Ski de randonnée autour de Serre Chevalier

Avec Rolf et ses amis, depuis quelques années, on se retrouve pour skier autour de Briançon à la journée.

Chaque soir, on fait le point afin d’établir le programme du lendemain, quitte à le revoir le jour J pour affiner et profiter des meilleures conditions de ski de randonnée.

Cette année, après une chute de neige, nous sommes montés skier au-dessus du col du Lautaret pour évoluer dans le secteur des crêtes de Côte Plaine, en poudreuse sur fond dur, face à un panorama de rêve…

Le lendemain, au départ de Serre-Chevalier, pourtant pris d’assaut par les skieurs vacanciers, en basculant dans le secteur de la Vallouise, on se retrouve rapidement seuls. On a surtout le sentiment et nous en sommes convaincus, de prendre moins de risques que de skier sur les pistes.

Dernier jour : secteur de Sestriere, en attendant le petit retour d’est propice à de grandes quantités de neige, mais qui, le jour J, est arrivé plus tard que prévu !

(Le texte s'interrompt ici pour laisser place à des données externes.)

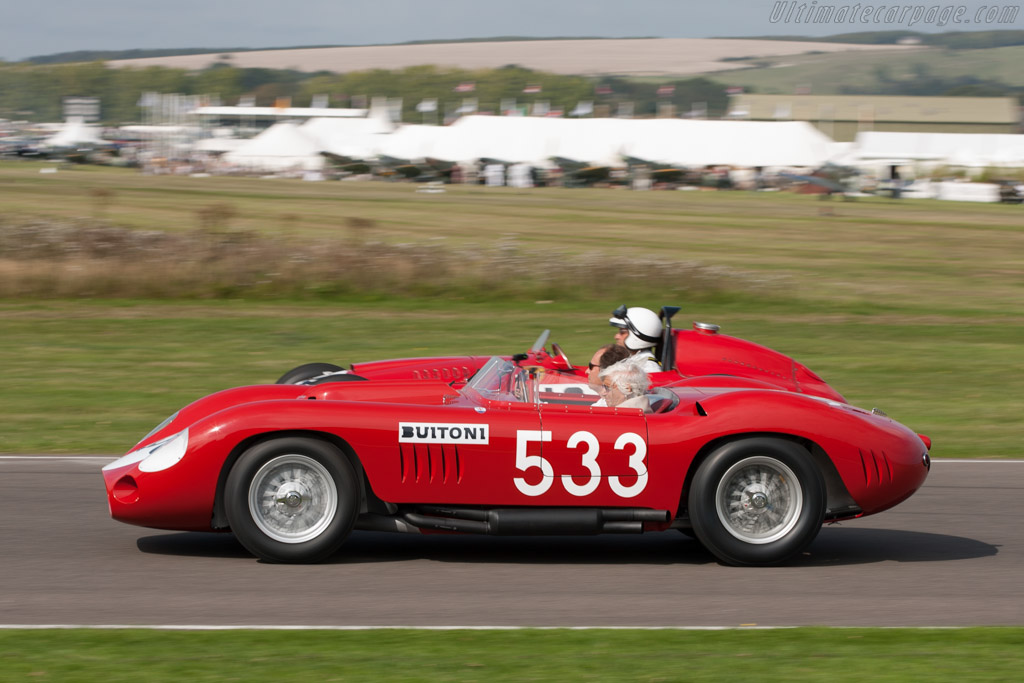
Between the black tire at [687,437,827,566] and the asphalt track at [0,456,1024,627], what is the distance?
15cm

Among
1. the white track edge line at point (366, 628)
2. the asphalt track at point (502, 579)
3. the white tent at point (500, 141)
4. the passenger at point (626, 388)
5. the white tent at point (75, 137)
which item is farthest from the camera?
the white tent at point (75, 137)

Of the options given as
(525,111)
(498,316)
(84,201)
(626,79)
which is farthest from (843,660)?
(626,79)

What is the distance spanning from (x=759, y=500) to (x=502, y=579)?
1.36 m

Un bon cru cette saison 2026 qui continue de nous surprendre !

Sommet du Gelas à ski et traversée au refuge de Nice

Après notre belle traversée à ski de randonnée de la veille entre le refuge de la Cougourde et le refuge de la Madone on prend la direction du refuge de Nice .

Au petit matin, il fait encore nuit et, à la lumière de nos frontales, nous rejoignons le pont de la Vacherie de la Madone.

On devine l’ombre du grand Cayre de la Madone et du Ponset.

Naturellement, le rythme de l’ascension s’installe et les premières lueurs du jour nous rattrapent au pied de l’arête de la Fenêtre, sous le Petit Cayre de la Madone.

Le massif du Mercantour est magnifique, recouvert d’un épais manteau de neige.
Ce vallon glaciaire, aux multiples micro-reliefs, se remonte comme un labyrinthe. À chaque instant, il faut s’adapter pour trouver le passage le plus fluide.

Rapidement, les sommets entre le Ponset et le Petit Cayre de la Madone passent dans notre dos. On devine les couloirs et goulottes de ce versant, pour l’instant plutôt en conditions sèches.
Plus loin se dessine le mont Néglier et son couloir nord.

Le soleil nous rejoint pour la dernière partie de l’ascension. Le couloir Est du Gelas est déjà baigné de lumière et semble en conditions parfaites.

Nous le remontons en une trentaine de minutes et atteignons le sommet du Gelas à 3143m point culminant du massif du Mercantour. La Vierge disparaît sous une impressionnante quantité de neige. Tout l’arc alpin s’ouvre devant nous, offrant une vue à 360°, avec toujours la Corse qui se devine au loin.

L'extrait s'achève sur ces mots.